Carnet de route

Voler de ses propres ailes... à Cavallers

Le 12/07/2016 par Thomas POURTEAU

Le site camptocamp indique que " Cavallers est l'un des sites majeurs d'escalade dans les Pyrénées. Assez récent, il propose des voies très variées : courtes ou longues, équipées ou non, avec tous les styles d'escalade : dalles à adhérence, fissures, murs, surplombs, toits... "

Et c’est vrai, le topo de Luis Alfonso, nom qu’on retrouve en permanence dans cette région, est épais et dense. Pour autant le niveau est exigeant et les voies à notre disposition sont finalement peu nombreuses. Ce qui ne nous empêchera pas de trouver ce que nous cherchions : des voies peu ou pas équipées ne dépassant pas le D+.

Notre première voie sera la Barriere Alphonso qui permet de gravir la Punta Ferrusola une des aiguilles du pic de comalestorres. La marche d’approche est fatigante mais magnifique avec un coup de coeur pour le pas de l’os, passage dans un trou formé par un bloc coincé. La voie en elle-même propose des longueurs assez simples au départ pour finir sur deux dernières longueurs plus impressionnantes. C’est Juan qui gravira la première de ces deux longueurs et Julien qui finit la voie par une courte et étroite cheminée. Le soir l’oeil expert de Juan remarquera sans l’ombre d’une hésitation l’absence d’un Camalot. Nous restons avec Julien perplexe, mais l’analyse fine des photos permettra de confirmer l’absence de ce camalot. Ca commence bien !!

Notre seconde voie nous emmène au pic de Solana de Llauset qu’on atteint en passant le village d’Anéto et en suivant une route/piste de 30 minutes. Les nombreuses pierres qui jalonnent l’itinéraire et la rambarde déchiquetée par les chutes de pierres rendent ce trajet particulier. Trajet qui se finit par un tunnel décrit comme « lugubre » par le topo. Nous le trouvons finalement rassurant au regard de la première partie du trajet. La voie A C Vadric propose une escalade techniquement simple mais avec un vrai caractère montagnard. L’endroit est peu fréquenté, nous sommes seuls dans la montagne, c’est aussi pour ça que nous sommes venus.

Le lendemain nous décidons de changer de type de voie et parcourons Formigaz, une voie équipée toute en dalle. Son nom provient certainement des nombreuses fourmis des bois présentes tout au long de la voie et particulièrement sur la fin. Elles se montrent agressives et territoriales, nous nous faisons mordre plusieurs fois au relais.
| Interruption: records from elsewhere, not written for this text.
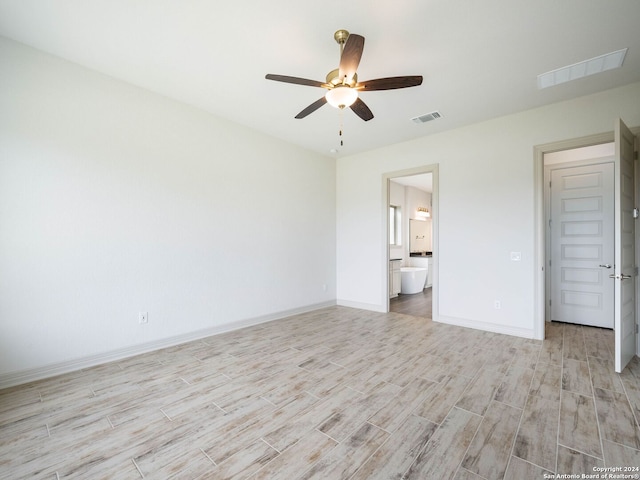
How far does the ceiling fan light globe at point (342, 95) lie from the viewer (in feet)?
7.25

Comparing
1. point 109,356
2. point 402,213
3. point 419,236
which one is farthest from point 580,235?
point 109,356

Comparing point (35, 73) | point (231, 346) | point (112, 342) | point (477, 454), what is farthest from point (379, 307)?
point (35, 73)

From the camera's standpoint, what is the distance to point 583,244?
4188 millimetres

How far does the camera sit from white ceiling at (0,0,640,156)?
2082 mm

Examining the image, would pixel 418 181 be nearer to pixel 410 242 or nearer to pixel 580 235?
pixel 410 242

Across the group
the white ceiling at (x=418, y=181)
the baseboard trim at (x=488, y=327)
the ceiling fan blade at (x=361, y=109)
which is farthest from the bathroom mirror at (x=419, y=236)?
the ceiling fan blade at (x=361, y=109)

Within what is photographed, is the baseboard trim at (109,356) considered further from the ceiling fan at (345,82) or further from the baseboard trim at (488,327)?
the ceiling fan at (345,82)

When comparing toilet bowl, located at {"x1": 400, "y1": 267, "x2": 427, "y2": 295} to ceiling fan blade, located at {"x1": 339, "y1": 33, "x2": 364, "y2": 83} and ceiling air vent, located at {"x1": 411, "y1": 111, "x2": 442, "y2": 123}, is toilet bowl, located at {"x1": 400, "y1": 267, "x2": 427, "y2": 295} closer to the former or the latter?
ceiling air vent, located at {"x1": 411, "y1": 111, "x2": 442, "y2": 123}

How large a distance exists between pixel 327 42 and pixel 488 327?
3.96m

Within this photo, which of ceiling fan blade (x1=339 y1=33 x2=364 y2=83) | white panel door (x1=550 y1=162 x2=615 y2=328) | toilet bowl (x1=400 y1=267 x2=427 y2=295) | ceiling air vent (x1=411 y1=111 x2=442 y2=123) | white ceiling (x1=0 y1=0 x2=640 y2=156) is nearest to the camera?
ceiling fan blade (x1=339 y1=33 x2=364 y2=83)

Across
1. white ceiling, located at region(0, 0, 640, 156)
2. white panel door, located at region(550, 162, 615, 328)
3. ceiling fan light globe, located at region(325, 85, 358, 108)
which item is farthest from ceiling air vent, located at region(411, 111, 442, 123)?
white panel door, located at region(550, 162, 615, 328)

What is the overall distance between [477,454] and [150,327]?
128 inches

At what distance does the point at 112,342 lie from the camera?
296cm

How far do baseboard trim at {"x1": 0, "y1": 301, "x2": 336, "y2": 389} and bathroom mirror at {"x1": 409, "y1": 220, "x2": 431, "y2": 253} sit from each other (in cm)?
508
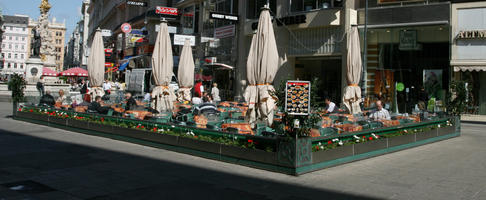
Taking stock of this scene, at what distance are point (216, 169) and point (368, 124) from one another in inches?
177

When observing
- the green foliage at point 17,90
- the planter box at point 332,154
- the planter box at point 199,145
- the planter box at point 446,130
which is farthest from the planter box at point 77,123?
the planter box at point 446,130

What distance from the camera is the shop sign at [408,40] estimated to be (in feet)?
78.1

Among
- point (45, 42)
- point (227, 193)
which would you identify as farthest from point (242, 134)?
point (45, 42)

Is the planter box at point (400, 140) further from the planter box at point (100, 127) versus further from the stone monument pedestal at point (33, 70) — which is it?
the stone monument pedestal at point (33, 70)

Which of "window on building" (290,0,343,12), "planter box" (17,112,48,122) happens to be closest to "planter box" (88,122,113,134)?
"planter box" (17,112,48,122)

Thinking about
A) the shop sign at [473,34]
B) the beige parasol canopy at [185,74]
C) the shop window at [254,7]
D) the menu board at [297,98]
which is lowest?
the menu board at [297,98]

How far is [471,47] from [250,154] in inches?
720

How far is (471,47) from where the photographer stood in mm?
21750

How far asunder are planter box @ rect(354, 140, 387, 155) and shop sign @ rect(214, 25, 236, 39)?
76.3 ft

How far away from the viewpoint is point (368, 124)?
34.7 ft

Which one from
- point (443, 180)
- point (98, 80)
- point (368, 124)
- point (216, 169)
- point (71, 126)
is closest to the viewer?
point (443, 180)

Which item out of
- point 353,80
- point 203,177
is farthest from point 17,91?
point 353,80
Le mercredi nous partons pour gravir l’aiguille Pujol, mais renonçons face aux nombreuses bourrasques de vent. La voie est réputée venteuse. Nous en avions déjà fait l’expérience le premier jour et nous savons à quel point il peut se montrer froid et déstabilisant. Nous profitons donc de nous trouver à proximité de la voie que nous avions gravie le premier jour pour crapahuter dans la montagne et remonter jusqu’à l’endroit où se trouve le Camalot que nous avons oublié. En fait c’est moi qui l’ai oublié! Me voilà obligé de remonter jusqu’au coinceur, de le récupérer et de des-escalader.

Le jeudi la météo nous pousse plus au sud sur le site de Soppeira, endroit magique qui se situe au pied d’un barrage. L’escalade est très belle, le paysage magnifique, la descente incongrue.

Enfin le vendredi nous nous rendons sur le site dit « husky ». C’est la voie qui nous aura donné le plus de mal en terme d’itinéraire et de difficulté. Julien passera admirablement la longueur clé avec un joli sens de l’itinéraire.

C’était pour nous l’occasion de voler de nos propres ailes, ce ne fut pas toujours facile, mais nous avons réussi, nous pensons, à atteindre les objectifs que nous nous étions fixés.